A forest of ferns stretches deep into the woods
past the birches with their white, papery bark, and the others,
familiar, yet not the same. It’s the ferns that draw my attention
with their height and their strong, straight fronds,
so different from the soft, lacy ones that cover the hill
to the south of my home, yet dancing into the forest
in the same way. And the forest is different, too, the trees
here cousins to those outside my door and growing
on flat land, not climbing the slope of a hill. It ‘s as if
the earth suddenly changed clothes just to delight
in the differences and to celebrate the theme.

A Little Patch of Smiles

The gardens sing a different song each day.
I tiptoe out to see them in the morning as if I’m sneaking
down the stairs on Christmas Day, eager to see
what surprises arrived in the night, never doubting
that surprises would have, indeed, appeared.
I take it as a fact, like the sun’s floating up right over
that hill, right there, still earlier every morning.
Sometimes the surprises stop me in my tracks,
make me suck in a lung full of air and hold it
as I stare, wide-eyed, at some new wonder.
This week, for instance, the blue ruffled irises got me.
But look here, at today’s gift, a scattering of polka dots
that make it impossible for me not to laugh. I stop
and thank them for being such a happy patch of smiles.

Lessons from the Weeds

I’ve been enjoying my gardens this week. Because I live surrounded by woods, I lack the sunshine to grow anything that requires more than an hour or two of sun. But the shade-lovers I have, and a few precious flowers, are doing splendidly. So are the so-called weeds that grow among them, the wild ones who traveled up from the meadow below or ambled down from the wooded hillsides that surround me. The raspberries, the phlox, the chamomile, the yarrow and forget-me-nots and buttercups and ferns.
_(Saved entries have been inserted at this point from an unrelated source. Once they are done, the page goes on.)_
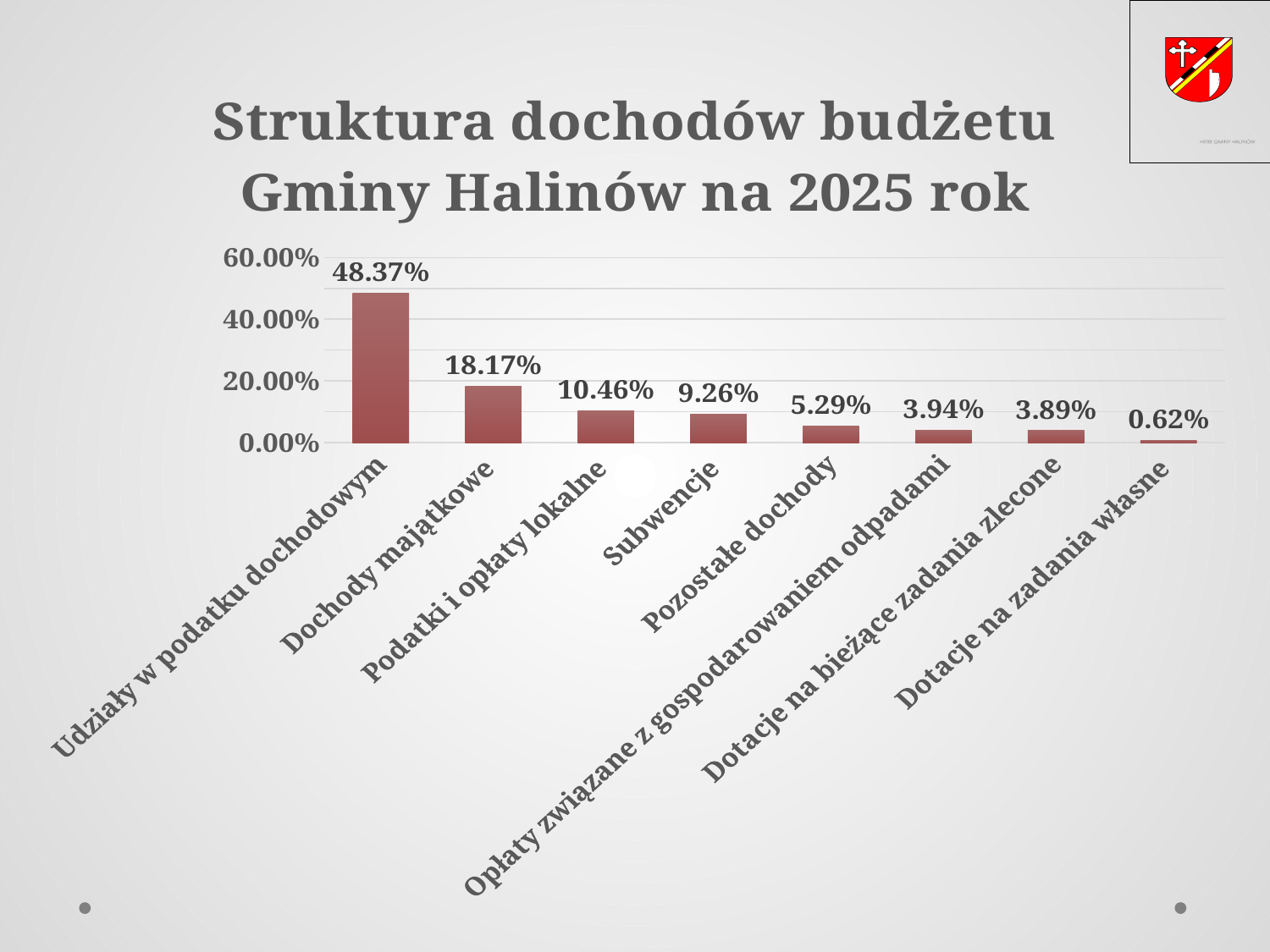
Which is larger, Podatki i opłaty lokalne or Subwencje? Podatki i opłaty lokalne Is the value for Dochody majątkowe greater or less than 20.00%? less How many categories are shown in the chart? 8 What kind of chart is shown on the slide? bar chart What is the value for Dochody majątkowe? 18.17% What is the value for Subwencje? 9.26% Which category has the lowest value? Dotacje na zadania własne What is the title of the chart on the slide? Struktura dochodów budżetu Gminy Halinów na 2025 rok What is the value for Udziały w podatku dochodowym? 48.37% What is the difference between Udziały w podatku dochodowym and Dochody majątkowe? 30.20% Which category has the highest value? Udziały w podatku dochodowym What is the value for Dotacje na zadania własne? 0.62%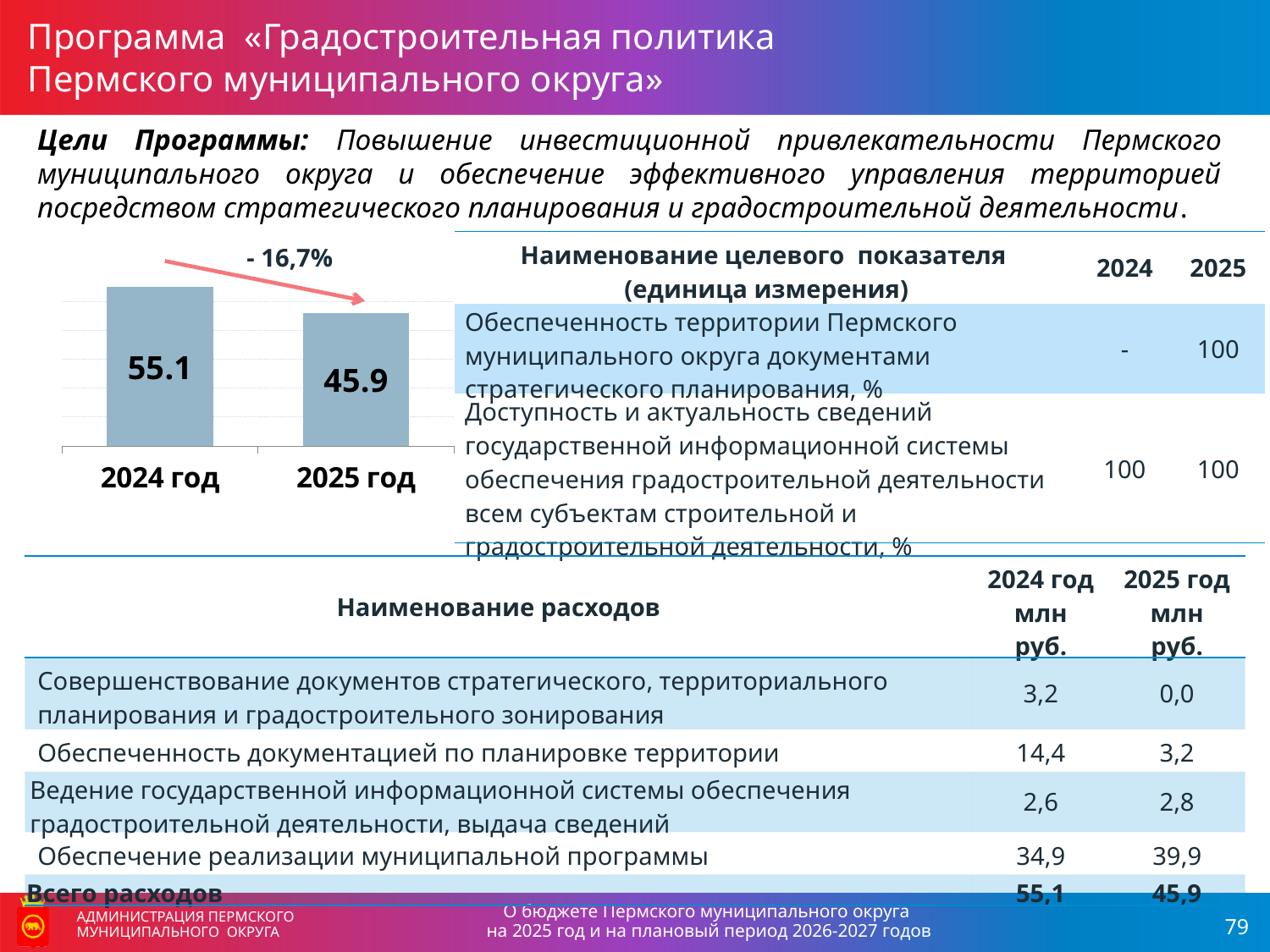
What colour are the bars in the chart? grey-blue What percentage change is annotated above the bars in the chart? - 16,7% Is the value for 2024 год larger or smaller than the value for 2025 год in the bar chart? larger Which year has the higher bar in the chart? 2024 год What is the value shown for 2024 год in the bar chart? 55.1 What kind of chart is shown on the slide? bar chart Which year has the lower bar in the chart? 2025 год Do the values in the bar chart rise or fall from 2024 год to 2025 год? fall How many bars are plotted in the chart? 2 What is the difference between the 2024 год and 2025 год values in the bar chart? 9.2 What is the value shown for 2025 год in the bar chart? 45.9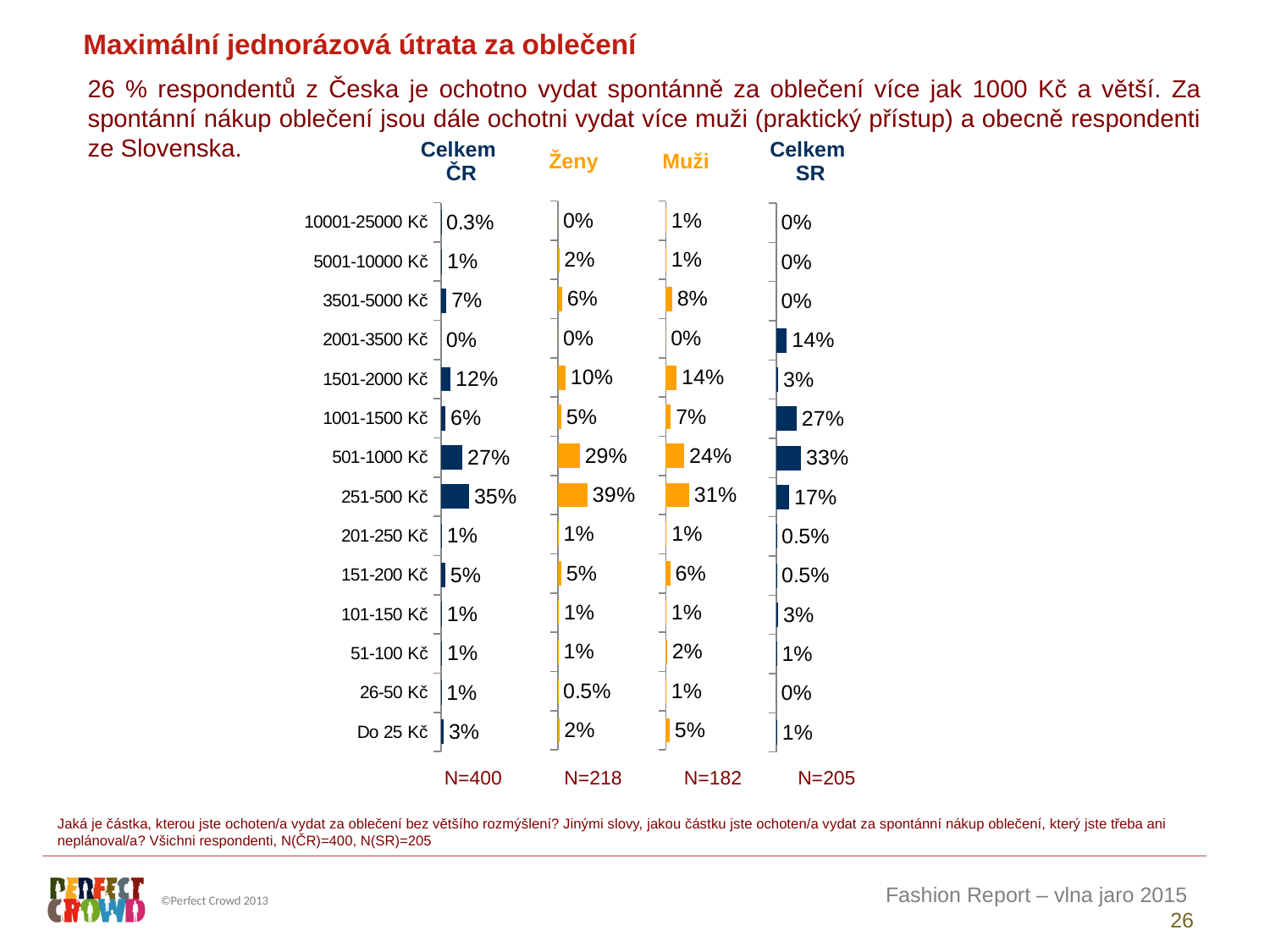
In the Ženy chart, which category has the highest value? 251-500 Kč In the Celkem SR chart, what is the value for 1001-1500 Kč? 27% Which is larger: the value for 251-500 Kč in the Ženy chart or in the Muži chart? Ženy In the Muži chart, what is the difference between the values for 251-500 Kč and 501-1000 Kč? 7% What is the sample size (N) shown under the Muži chart? N=182 In the Muži chart, what is the value for 1501-2000 Kč? 14% In the Celkem ČR chart, what is the value for 251-500 Kč? 35% What type of chart is used for the Celkem ČR data? Bar chart In the Celkem SR chart, which category has the highest value? 501-1000 Kč In the Celkem SR chart, what is the value for 2001-3500 Kč? 14% How many spending categories are shown in the Celkem ČR chart? 14 In the Ženy chart, what is the value for 501-1000 Kč? 29%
I have to admit it; I love weeds. Without any help from human hands, they do pretty doggone well. And personally, I confess that when I watch them grow, I think they have more fun than their cultivated cousins.

They seem freer somehow, less constrained. And let’s face it; they’re definitely hardier.

I think when nobody’s around they laugh. I think they just plain like what they are, that they don’t take themselves too seriously.

They grow lightly, with no silly need to be something special. They just pop out their leaves and buds and flowers and berries according to whatever pattern nature provides, schmoozing with their neighbors, making the best of whatever resources happen to be at hand.

And somehow it all turns out beautifully.

There’s a lesson there, I think. Maybe it’s that we ought to be more careful what we label a “weed.” Maybe it’s that you don’t have to be all fancy in order to please. Maybe it’s that old advice to bloom where we are planted – and to do it with abandon and joy. I don’t know. I just know that they delight my eye and make me smile. And these days anything in this world that can do that is just fine with me.

Have yourself a happy little week. I hope you happen on a weed or two, and that it makes you smile.